PROBLEM TO SOLVE:
Copy the items below word for word, leaving out the pictures.

Data entries:

········

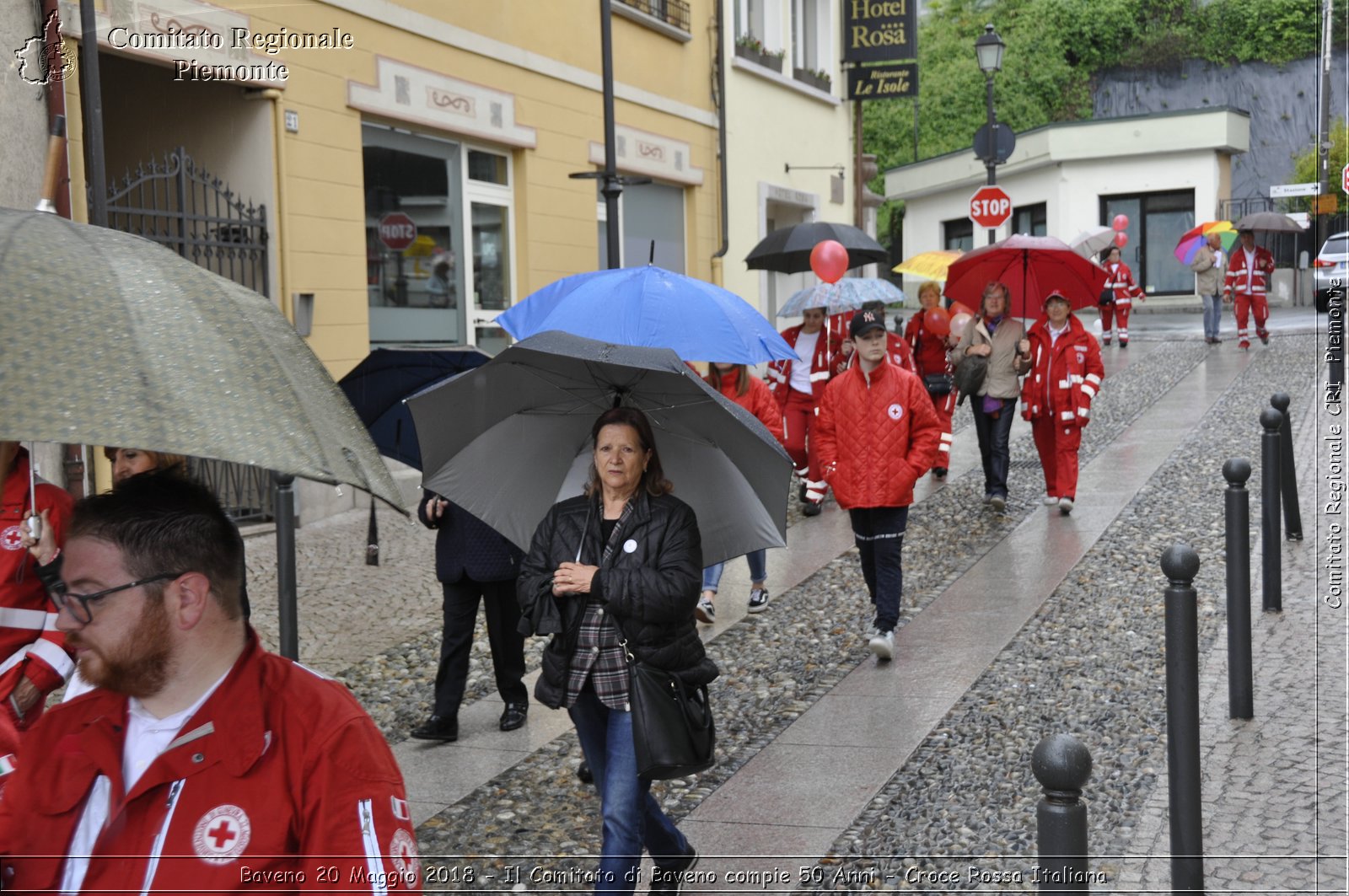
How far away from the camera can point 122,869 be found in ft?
6.61

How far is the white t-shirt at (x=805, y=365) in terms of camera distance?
11773mm

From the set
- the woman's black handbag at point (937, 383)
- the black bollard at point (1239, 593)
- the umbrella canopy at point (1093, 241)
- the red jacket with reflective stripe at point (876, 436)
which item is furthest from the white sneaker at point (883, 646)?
the umbrella canopy at point (1093, 241)

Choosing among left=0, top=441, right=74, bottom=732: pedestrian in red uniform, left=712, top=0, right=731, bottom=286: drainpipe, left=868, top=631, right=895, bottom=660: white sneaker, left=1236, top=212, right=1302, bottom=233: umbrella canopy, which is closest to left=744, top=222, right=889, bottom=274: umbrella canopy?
left=712, top=0, right=731, bottom=286: drainpipe

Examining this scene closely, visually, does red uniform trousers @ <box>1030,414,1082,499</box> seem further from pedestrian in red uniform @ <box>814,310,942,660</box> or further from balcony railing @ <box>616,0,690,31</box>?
balcony railing @ <box>616,0,690,31</box>

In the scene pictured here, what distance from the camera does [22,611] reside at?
3.73m

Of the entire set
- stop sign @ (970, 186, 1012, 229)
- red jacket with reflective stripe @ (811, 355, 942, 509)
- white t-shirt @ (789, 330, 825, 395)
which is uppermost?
stop sign @ (970, 186, 1012, 229)

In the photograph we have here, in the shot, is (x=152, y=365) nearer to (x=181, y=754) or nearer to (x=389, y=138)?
(x=181, y=754)

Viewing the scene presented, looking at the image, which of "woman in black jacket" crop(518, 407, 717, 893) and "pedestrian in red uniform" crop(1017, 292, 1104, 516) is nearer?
"woman in black jacket" crop(518, 407, 717, 893)

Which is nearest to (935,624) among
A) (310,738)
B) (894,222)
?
(310,738)

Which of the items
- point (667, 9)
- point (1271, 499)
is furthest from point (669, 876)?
point (667, 9)

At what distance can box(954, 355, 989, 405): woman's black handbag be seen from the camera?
39.8ft

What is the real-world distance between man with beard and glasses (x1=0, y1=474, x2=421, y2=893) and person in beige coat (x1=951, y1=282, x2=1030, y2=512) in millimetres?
10246

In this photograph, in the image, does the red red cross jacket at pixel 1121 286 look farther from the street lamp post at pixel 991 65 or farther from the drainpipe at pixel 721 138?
the drainpipe at pixel 721 138

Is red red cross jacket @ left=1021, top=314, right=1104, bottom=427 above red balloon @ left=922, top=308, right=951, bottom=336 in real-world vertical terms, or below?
below
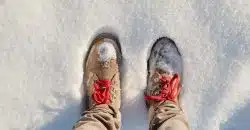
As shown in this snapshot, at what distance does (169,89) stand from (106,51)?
0.28m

········

EXERCISE RESPONSE:
How far away from the camera can point 122,869 be found in ft?
6.61

How far is the white t-shirt at (x=805, y=365) in terms of camera distance?
11773mm

From the set
- the woman's black handbag at point (937, 383)
- the black bollard at point (1239, 593)
- the umbrella canopy at point (1093, 241)
- the red jacket with reflective stripe at point (876, 436)
which item is furthest from the white sneaker at point (883, 646)?
the umbrella canopy at point (1093, 241)

Choosing among left=0, top=441, right=74, bottom=732: pedestrian in red uniform, left=712, top=0, right=731, bottom=286: drainpipe, left=868, top=631, right=895, bottom=660: white sneaker, left=1236, top=212, right=1302, bottom=233: umbrella canopy, which is closest to left=744, top=222, right=889, bottom=274: umbrella canopy?
left=712, top=0, right=731, bottom=286: drainpipe

Examining this scene closely, visually, does red uniform trousers @ <box>1030,414,1082,499</box> seem further from pedestrian in red uniform @ <box>814,310,942,660</box> or further from balcony railing @ <box>616,0,690,31</box>?
balcony railing @ <box>616,0,690,31</box>

In the scene pictured here, what distance from the camera does [22,611] reside at?
3.73m

Of the entire set
- stop sign @ (970, 186, 1012, 229)
- red jacket with reflective stripe @ (811, 355, 942, 509)
- white t-shirt @ (789, 330, 825, 395)
which is uppermost?
stop sign @ (970, 186, 1012, 229)

In the photograph we have here, in the shot, is (x=152, y=365) nearer to (x=181, y=754) or nearer to (x=389, y=138)?
(x=181, y=754)

Viewing the scene presented, looking at the image, which of "woman in black jacket" crop(518, 407, 717, 893) and "pedestrian in red uniform" crop(1017, 292, 1104, 516) is nearer?
"woman in black jacket" crop(518, 407, 717, 893)

Which is nearest to (935,624) among
A) (310,738)
B) (894,222)
?
(310,738)

Which of the items
- point (667, 9)
- point (1271, 499)
is furthest from point (669, 876)?
point (667, 9)

At what distance can box(954, 355, 989, 405): woman's black handbag be seen from the camera?
39.8ft

What is the real-world distance between man with beard and glasses (x1=0, y1=474, x2=421, y2=893) and person in beige coat (x1=951, y1=282, x2=1030, y2=512) in millimetres?
10246

In this photograph, in the image, does the red red cross jacket at pixel 1121 286 look farther from the street lamp post at pixel 991 65 or farther from the drainpipe at pixel 721 138?
the drainpipe at pixel 721 138

Is red red cross jacket @ left=1021, top=314, right=1104, bottom=427 above red balloon @ left=922, top=308, right=951, bottom=336 in real-world vertical terms, or below?
below
As shown in this snapshot, at what distance does (169,89) stand from (106,51)?
0.28m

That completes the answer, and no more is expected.